Start Record extracts

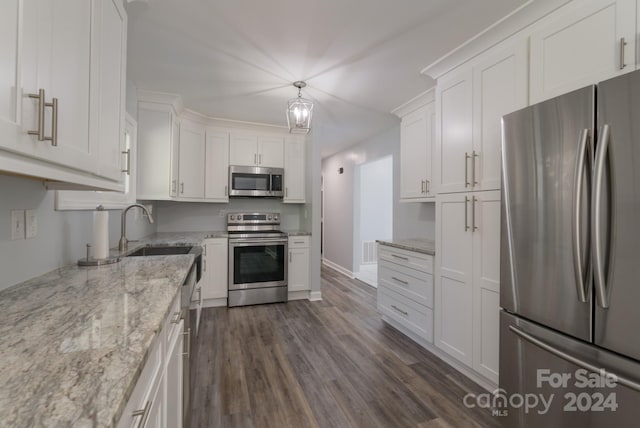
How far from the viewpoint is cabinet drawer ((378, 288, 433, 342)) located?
95.3 inches

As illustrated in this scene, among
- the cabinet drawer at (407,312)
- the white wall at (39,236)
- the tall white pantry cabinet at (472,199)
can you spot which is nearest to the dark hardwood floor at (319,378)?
the cabinet drawer at (407,312)

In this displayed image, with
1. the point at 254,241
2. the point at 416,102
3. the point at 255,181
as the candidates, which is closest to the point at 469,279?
the point at 416,102

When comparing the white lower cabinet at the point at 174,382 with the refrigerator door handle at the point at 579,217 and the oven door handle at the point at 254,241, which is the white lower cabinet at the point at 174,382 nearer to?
the refrigerator door handle at the point at 579,217

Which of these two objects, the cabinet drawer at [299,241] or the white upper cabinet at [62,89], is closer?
the white upper cabinet at [62,89]

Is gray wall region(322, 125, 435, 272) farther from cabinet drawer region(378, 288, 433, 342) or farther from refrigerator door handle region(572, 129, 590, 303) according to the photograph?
refrigerator door handle region(572, 129, 590, 303)

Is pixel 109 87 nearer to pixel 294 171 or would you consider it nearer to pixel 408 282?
pixel 408 282

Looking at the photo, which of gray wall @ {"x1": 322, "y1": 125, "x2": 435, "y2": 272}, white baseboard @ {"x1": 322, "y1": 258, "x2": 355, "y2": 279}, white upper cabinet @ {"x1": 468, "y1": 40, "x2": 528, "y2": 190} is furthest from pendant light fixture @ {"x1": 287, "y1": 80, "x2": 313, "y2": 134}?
white baseboard @ {"x1": 322, "y1": 258, "x2": 355, "y2": 279}

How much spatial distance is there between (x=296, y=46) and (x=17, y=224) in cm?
193

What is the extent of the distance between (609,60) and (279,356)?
2866 mm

End Record extracts

= Task directions =
Word for word, quote the lines from the line containing "Is pixel 109" through the end of the material, both included, and nothing else.

= Solution to this exercise =
Is pixel 109 87 nearer to pixel 294 171 or would you consider it nearer to pixel 408 282?
pixel 408 282

Looking at the photo, which of gray wall @ {"x1": 322, "y1": 125, "x2": 435, "y2": 272}, white baseboard @ {"x1": 322, "y1": 258, "x2": 355, "y2": 279}, white upper cabinet @ {"x1": 468, "y1": 40, "x2": 528, "y2": 190} is furthest from pendant light fixture @ {"x1": 287, "y1": 80, "x2": 313, "y2": 134}?
white baseboard @ {"x1": 322, "y1": 258, "x2": 355, "y2": 279}

How much spatial distance is there between (x=296, y=46) and (x=17, y=224) in cm?
193

What is the extent of the distance between (609,60) and (279,356)?
2866 mm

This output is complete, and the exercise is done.